-- Selected excerpt follows --
# If he want a Divorce/Separate shouldn't he file?



## lady323 (Nov 12, 2010)

New to this site but figured I would ask advice. 

Where do I start? I love my husband but I don't think he loves me anymore. 

He came with me on my business trip and I thought we had a nice time until I asked him about a phone call. He was talking to one of his "female" friends about an investment so after he was done I asked what was he investing in. He didn't answer but then I asked again and he said it doesn't concern me. I was hurt but then I realize it didn't concern me as I believe it was his female friend that was investing. Nevertheless, we do have our own accounts. Granted he doesn't work and I pay for just about everything as far as the day-to-day expense. 

I just feel that he shows no respect to me anymore. He has always been aloof and doesn't give me full details of what he does and when I do ask it feels like I'm prying. I even went so far as to to through his files and he got pissed and I think he lost all respect from me at that time. When I explained to him that I feel he's evasive he got pissed about that and said all I have to do is ask him and when I say I do but he still doesn't give me details and didn't say anything

There was a time when I would kiss him goodbye whenever I left the house and he thought that was foolish. Same thing when he would go away I would leave love notes in his luggage or pockets and he thought that was stupid. When I travel I leave my itinerary and we he travels he doesn't tell me where he's staying. He just lets me know his flights. Maybe we are too different....

We are an older couple. I'm 50 and he's 53. We have been married for 4 years and this is my first marriage and his third. He's been saying I really don't know him but when I ask why he says that his reply is "It doesn't Matter". We have tried counseling but he didn't like the counselor and was saying he was a counselor and going was a waste of time. So after 2 times we didn't go anymore. 

Nevertheless, I still love him and think he's worth fighting for but I feel if he wants to leave, he should be the one filing for divorce.

Maybe I just need a reality check in need to realize he's checked out of this marriage.


----------



## F-102 (Sep 15, 2010)

Has he talked about divorce? If not, I think he likes the status quo, and will never leave.


----------



## greeneyeddolphin (May 31, 2010)
-- Selected excerpt concluded --
-- Provided material follows --
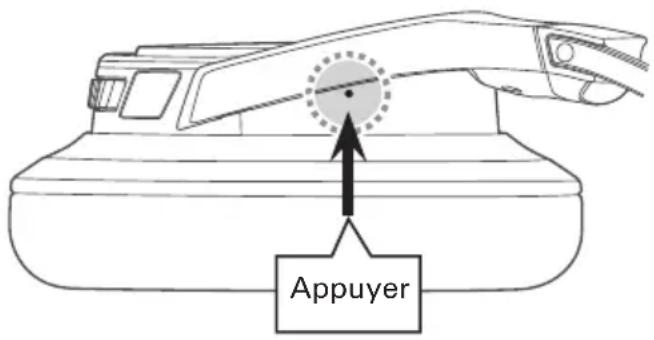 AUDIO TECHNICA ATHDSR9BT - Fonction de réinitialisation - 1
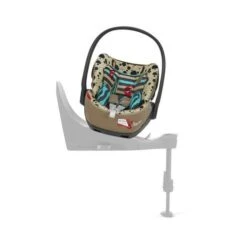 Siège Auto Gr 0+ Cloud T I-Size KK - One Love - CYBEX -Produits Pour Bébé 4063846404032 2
-- Provided material concluded --
**What you need to do:** Rewrite the forum thread's passage that begins with "There was a" and ends with "are too different....", substituting "suitcase" for "luggage".

**Response:**
There was a time when I would kiss him goodbye whenever I left the house and he thought that was foolish. Same thing when he would go away I would leave love notes in his suitcase or pockets and he thought that was stupid. When I travel I leave my itinerary and we he travels he doesn't tell me where he's staying. He just lets me know his flights. Maybe we are too different....